State and local leaders — like New York Mayor Eric Adams — have long criticized President Joe Biden by name when discussing the border crisis.
Sen. Jon Tester, D-M.T., has joined the chorus, too.
“When it’s harvest time, we bring in the crop. We don’t sit around and hope that somebody else will do the job for us. We handle it the Montana way: rolling up our sleeves and getting to work,” Tester, a farmer, wrote in an op-ed Sunday.
“It’s the type of mentality that my colleagues in Congress and President Biden urgently need to bring to the table to secure our border. Montanans know that what’s happening at our southern border right now is a serious problem, plain and simple.”
Tester made the remarks in the pages of The Billings Gazette, the most widely circulated paper in Montana. The senator lives in a state more than 1,000 miles from the U.S.-Mexico border, but even Montanans are suffering amid drug cartels’ attempts to bush fentanyl through gaps in the border.

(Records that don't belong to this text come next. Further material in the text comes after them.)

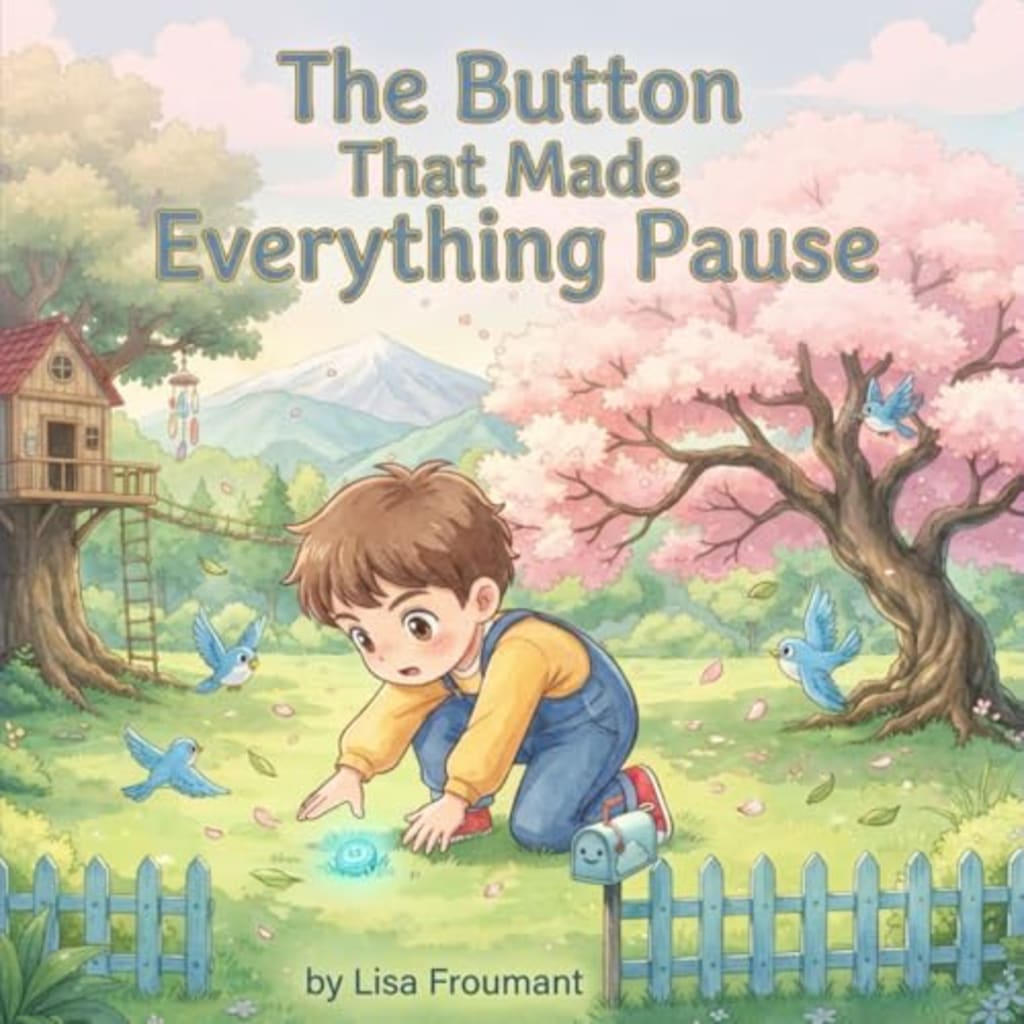 The Button That Made Everything Pause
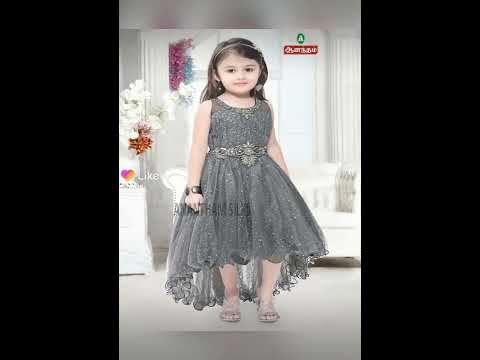 فساتين بنات صغار حلوين روعة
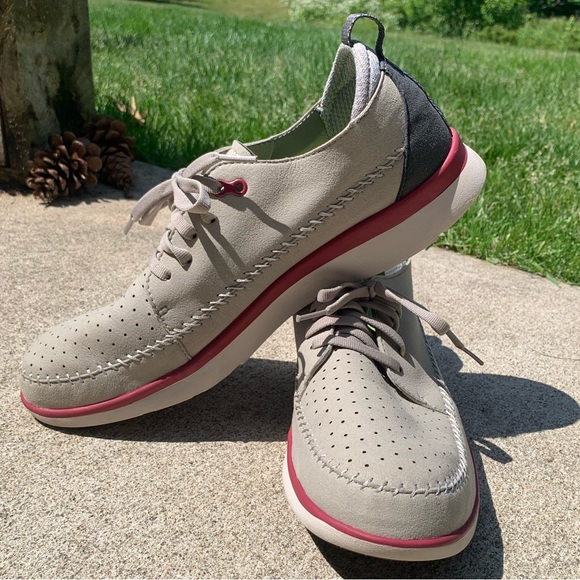 SUPERFEET MEN'S CRANE Size 12 Casual Shoe - Picture 2 of 5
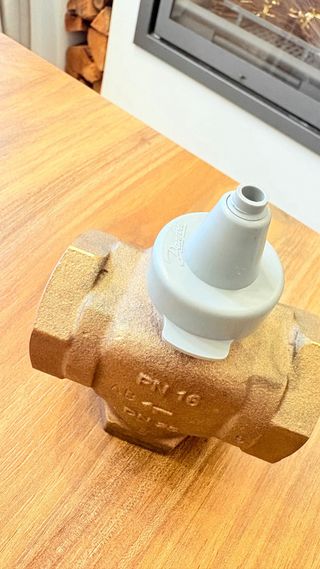 Válvula Danfoss VMV 3 Vias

“When I talk to Montana sheriffs and mayors in communities big and small, they all tell me that the situation at our southern border and the deadly fentanyl crisis are having disastrous impacts on the folks they’re sworn to protect,” Tester wrote.
“The stories of those impacted Montana families, local governments’ budgets that are stretched thin, and our national security are front of mind for me when I’ve told President Biden and Homeland Security Secretary Mayorkas that what’s happening on our southern border is unacceptable.”
In the past, Tester has made appeals to bipartisanship. In May, he voiced support for the bipartisan bill to extend Title 42, a pandemic-era rule allowing executives to cite public health as grounds for refusing asylum seekers.
In the op-ed, Tester slammed the Democrat-controlled Senate for failing to prioritize border negotiations before the holiday break… and he concluded by singling out Biden.
“The lack of urgency from my colleagues on both sides of the aisle to address this crisis is frankly disturbing,” Tester wrote.
“That is why I urged Senate leaders from both parties to prioritize a solution to the border crisis, one that I believe we should have stayed in Washington and worked over the holidays to solve… My message to the President and my colleagues in Congress is simple… I’m committed to working with anyone, Republican or Democrat, to get a deal done that secures our borders and protects our state and our country.”
Tester chairs the powerful Veterans’ Affairs Committee, and he’s running for a fourth term this year in a state that former President Donald Trump won by 16 points in 2020. remains the only Democrat holding statewide office in Montana.
Republican candidate Tim Sheehy has critcized Tester for failing to deliver after three terms. “You’ve had 18 years to secure the border,” Sheehy tweeted Saturday.
Sheehy added Monday, after the op-ed, “Montana is a northern border state with a southern border problem because, after 18 years in DC, Two-Faced @jontester has refused to secure the border.”
The Associated Press contributed to this article.